Если отнестись к этой идее всерьез, то Пруст – романист еще более посредственный, чем обычно считают. Ему ставят в вину «ограниченность описания Сен-Жерменского предместья» – но это тоже лесть. Даже в тех узких рамках, в которые нам так хотелось бы его втиснуть, Пруст нимало не утруждает себя систематическими исследованиями. Он вскользь заявляет, что Германты богаты, а кто-то еще разорился. Там, где сознательный романист представил бы нашему вниманию целый ворох документов, завещаний, описей, бухгалтерских книг, судебных решений, фондовых портфелей и облигаций, Пруст небрежно пересказывает какую-то болтовню за чашечкой чая – и при этом не ради нее самой, а зачем-то еще. Здесь нет ничего, что заслуживало бы громкого титула «исследования». Пруст даже не прибегает к уверенному тону и перечислениям разнообразных объектов с целью убедить нас, что он «привел все имеющиеся сведения».
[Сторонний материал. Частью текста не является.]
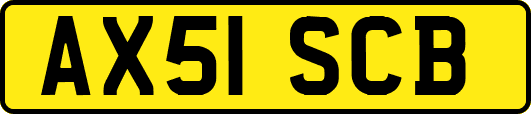 AX51 SCB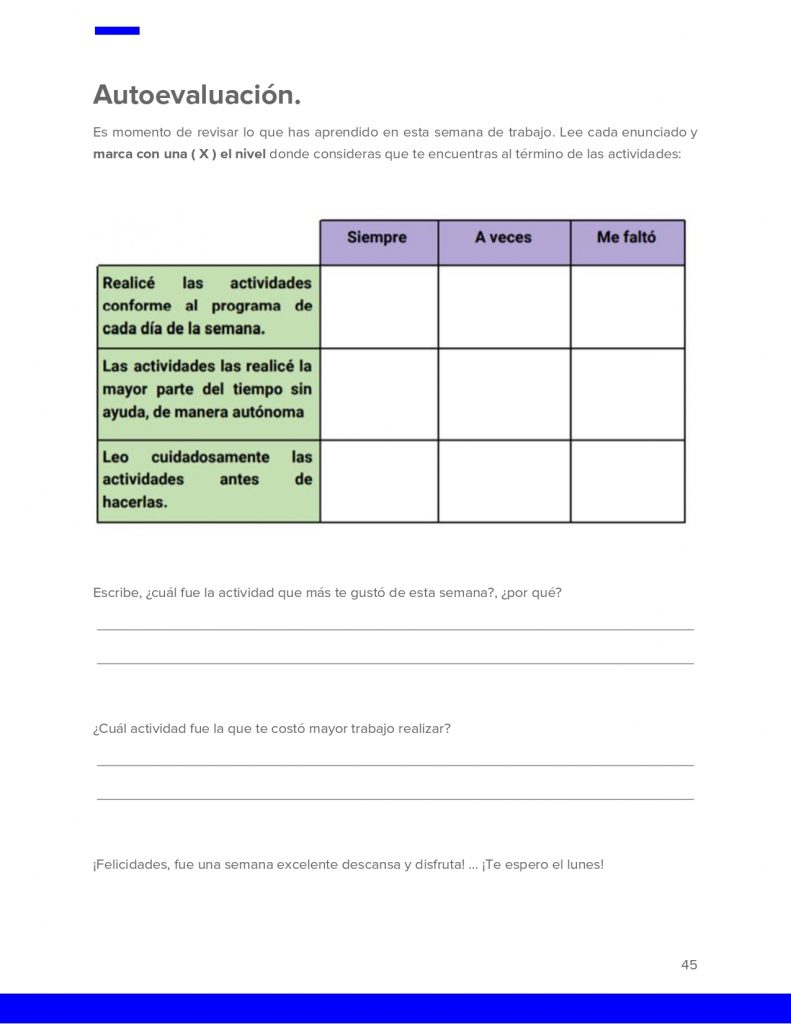 Autoevaluación.

Es momento de revisar lo que has aprendido en esta semana de trabajo. Lee cada enunciado y marca con una ( X ) el nivel donde consideras que te encuentras al término de las actividades:

| | Siempre | A veces | Me faltó |
|---|---|---|---|
| Realicé las actividades conforme al programa de cada día de la semana. | | | |
| Las actividades las realicé la mayor parte del tiempo sin ayuda, de manera autónoma | | | |
| Leo cuidadosamente las actividades antes de hacerlas. | | | |

Escribe, ¿cuál fue la actividad que más te gustó de esta semana?, ¿por qué?

¿Cuál actividad fue la que te costó mayor trabajo realizar?

¡Felicidades, fue una semana excelente descansa y disfruta! ... ¡Te espero el lunes!

45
Ни один из вопросов из сферы интересов социологии Пруста, казалось бы, не заботит. Отсюда мы заключаем, что проблемами общества романист не интересуется вовсе. Такое безразличие, полагаем ли мы его дурным или же похвальным, так и остается упущением, увечьем, понесенным на службе у особой эстетики и заставляющим вспомнить, как в классической трагедии автор не дает слова черни.
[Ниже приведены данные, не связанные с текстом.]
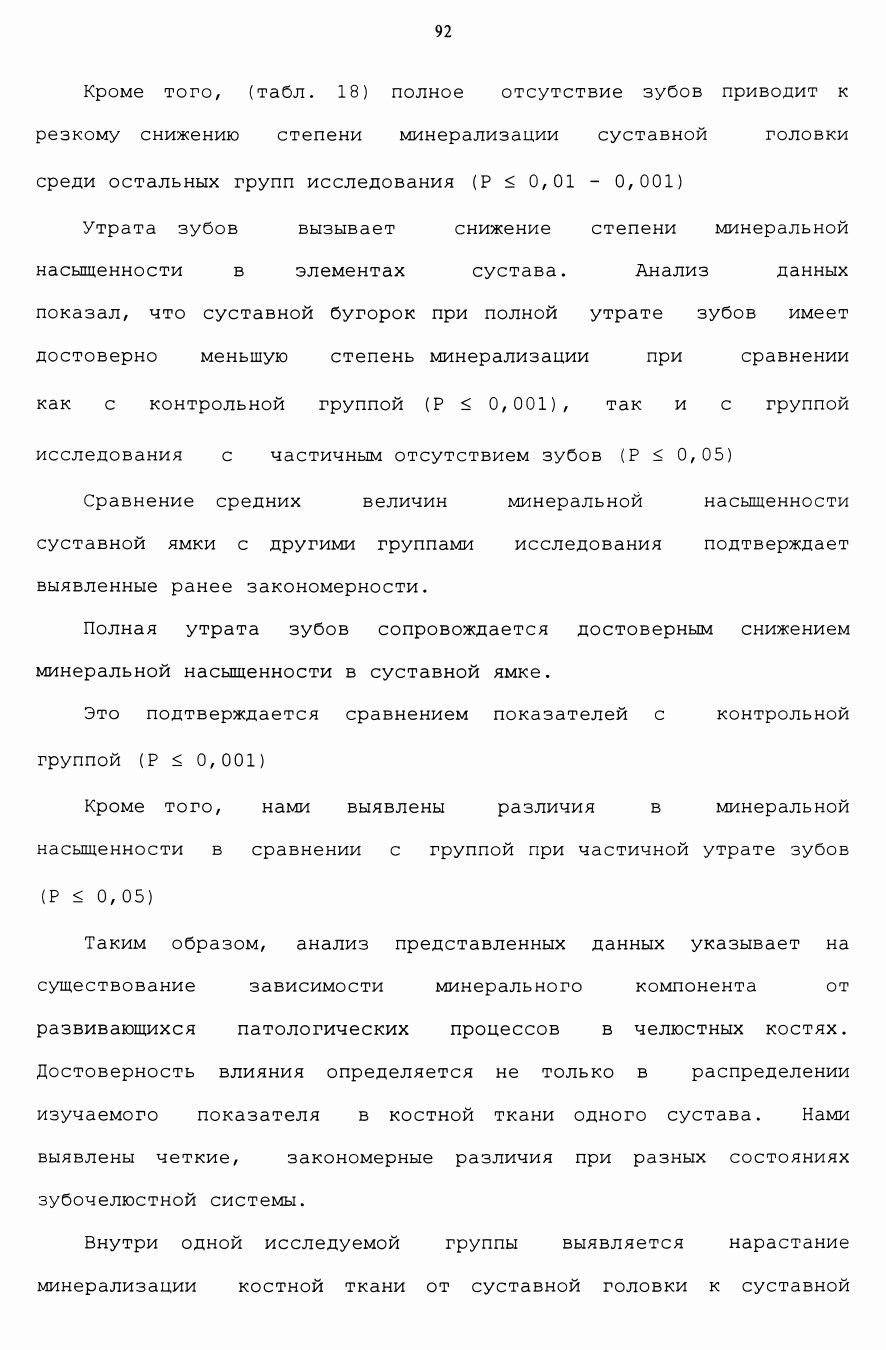 92

Кроме того, (табл. 18) полное отсутствие зубов приводит к резкому снижению степени минерализации суставной головки среди остальных групп исследования (P ≤ 0,01 - 0,001)

Утрата зубов вызывает снижение степени минеральной насыщенности в элементах сустава. Анализ данных показал, что суставной бугорок при полной утрате зубов имеет достоверно меньшую степень минерализации при сравнении как с контрольной группой (P ≤ 0,001), так и с группой исследования с частичным отсутствием зубов (P ≤ 0,05)

Сравнение средних величин минеральной насыщенности суставной ямки с другими группами исследования подтверждает выявленные ранее закономерности.

Полная утрата зубов сопровождается достоверным снижением минеральной насыщенности в суставной ямке.

Это подтверждается сравнением показателей с контрольной группой (P ≤ 0,001)

Кроме того, нами выявлены различия в минеральной насыщенности в сравнении с группой при частичной утрате зубов (P ≤ 0,05)

Таким образом, анализ представленных данных указывает на существование зависимости минерального компонента от развивающихся патологических процессов в челюстных костях. Достоверность влияния определяется не только в распределении изучаемого показателя в костной ткани одного сустава. Нами выявлены четкие, закономерные различия при разных состояниях зубочелюстной системы.

Внутри одной исследуемой группы выявляется нарастание минерализации костной ткани от суставной головки к суставной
Мы знаем уже достаточно, чтобы отвергнуть эту ограничительную концепцию романического искусства. Истина романиста тотальна и охватывает все аспекты индивидуальной и коллективной жизни – даже пренебрегая некоторыми из них, роман задает для нас ясную перспективу. Социологи не находят в Прусте ничего напоминающего их собственные занятия, так как между социологией романа и социологией социологов существует фундаментальное противоречие. Оно касается не только решения проблемы или приложенных к его поиску методов, но самой ее постановки.
В глазах социолога Сен-Жерменское предместье – без сомнения, крошечный, но вполне реальный кусочек социального пейзажа. Его границы кажутся настолько четкими, что никаких вопросов он не вызывает. Однако по мере проникновения в прустовское творчество эти границы размываются. Попав наконец к Германтам, рассказчик испытывает ужасное разочарование: он констатирует, что здесь думают и говорят точно так же, как и в прочих домах. Сущность предместья будто бы исчезает. Салон Германтов утрачивает индивидуальность и сливается с мутной серостью знакомых окружений.